● **Aim of the exercise**
Your task is to print all of the data word for word.

● **Dataset extract**
####################

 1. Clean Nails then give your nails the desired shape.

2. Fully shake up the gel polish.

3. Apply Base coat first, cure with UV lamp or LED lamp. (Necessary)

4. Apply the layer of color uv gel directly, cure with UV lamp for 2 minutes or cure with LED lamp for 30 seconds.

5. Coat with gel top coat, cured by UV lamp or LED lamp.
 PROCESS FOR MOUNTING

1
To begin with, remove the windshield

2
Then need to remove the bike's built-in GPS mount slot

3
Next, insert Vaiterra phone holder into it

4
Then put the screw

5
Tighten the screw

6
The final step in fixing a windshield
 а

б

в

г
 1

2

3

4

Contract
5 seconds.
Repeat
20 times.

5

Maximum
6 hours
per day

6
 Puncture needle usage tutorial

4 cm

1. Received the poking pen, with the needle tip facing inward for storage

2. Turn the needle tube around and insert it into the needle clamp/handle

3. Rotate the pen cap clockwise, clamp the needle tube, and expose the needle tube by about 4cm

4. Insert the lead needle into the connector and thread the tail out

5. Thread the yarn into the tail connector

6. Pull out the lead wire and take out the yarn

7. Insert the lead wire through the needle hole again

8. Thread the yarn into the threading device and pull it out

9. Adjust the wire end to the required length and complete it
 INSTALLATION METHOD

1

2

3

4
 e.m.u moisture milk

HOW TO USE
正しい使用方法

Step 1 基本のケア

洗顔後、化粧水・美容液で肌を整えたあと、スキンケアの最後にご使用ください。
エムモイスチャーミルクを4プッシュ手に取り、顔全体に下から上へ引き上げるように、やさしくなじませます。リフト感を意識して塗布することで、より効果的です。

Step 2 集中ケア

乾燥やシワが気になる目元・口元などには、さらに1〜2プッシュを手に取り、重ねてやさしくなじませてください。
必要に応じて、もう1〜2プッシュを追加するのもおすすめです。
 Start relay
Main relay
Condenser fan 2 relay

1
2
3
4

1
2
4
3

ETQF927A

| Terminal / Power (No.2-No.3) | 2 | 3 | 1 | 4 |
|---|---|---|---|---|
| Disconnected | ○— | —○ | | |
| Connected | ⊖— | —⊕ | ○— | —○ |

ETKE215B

####################

● **Answer section**
 1. Clean Nails then give your nails the desired shape.

2. Fully shake up the gel polish.

3. Apply Base coat first, cure with UV lamp or LED lamp. (Necessary)

4. Apply the layer of color uv gel directly, cure with UV lamp for 2 minutes or cure with LED lamp for 30 seconds.

5. Coat with gel top coat, cured by UV lamp or LED lamp.
 PROCESS FOR MOUNTING

1
To begin with, remove the windshield

2
Then need to remove the bike's built-in GPS mount slot

3
Next, insert Vaiterra phone holder into it

4
Then put the screw

5
Tighten the screw

6
The final step in fixing a windshield
 а

б

в

г
 1

2

3

4

Contract
5 seconds.
Repeat
20 times.

5

Maximum
6 hours
per day

6
 Puncture needle usage tutorial

4 cm

1. Received the poking pen, with the needle tip facing inward for storage

2. Turn the needle tube around and insert it into the needle clamp/handle

3. Rotate the pen cap clockwise, clamp the needle tube, and expose the needle tube by about 4cm

4. Insert the lead needle into the connector and thread the tail out

5. Thread the yarn into the tail connector

6. Pull out the lead wire and take out the yarn

7. Insert the lead wire through the needle hole again

8. Thread the yarn into the threading device and pull it out

9. Adjust the wire end to the required length and complete it
 INSTALLATION METHOD

1

2

3

4
 e.m.u moisture milk

HOW TO USE
正しい使用方法

Step 1 基本のケア

洗顔後、化粧水・美容液で肌を整えたあと、スキンケアの最後にご使用ください。
エムモイスチャーミルクを4プッシュ手に取り、顔全体に下から上へ引き上げるように、やさしくなじませます。リフト感を意識して塗布することで、より効果的です。

Step 2 集中ケア

乾燥やシワが気になる目元・口元などには、さらに1〜2プッシュを手に取り、重ねてやさしくなじませてください。
必要に応じて、もう1〜2プッシュを追加するのもおすすめです。
 Start relay
Main relay
Condenser fan 2 relay

1
2
3
4

1
2
4
3

ETQF927A

| Terminal / Power (No.2-No.3) | 2 | 3 | 1 | 4 |
|---|---|---|---|---|
| Disconnected | ○— | —○ | | |
| Connected | ⊖— | —⊕ | ○— | —○ |

ETKE215B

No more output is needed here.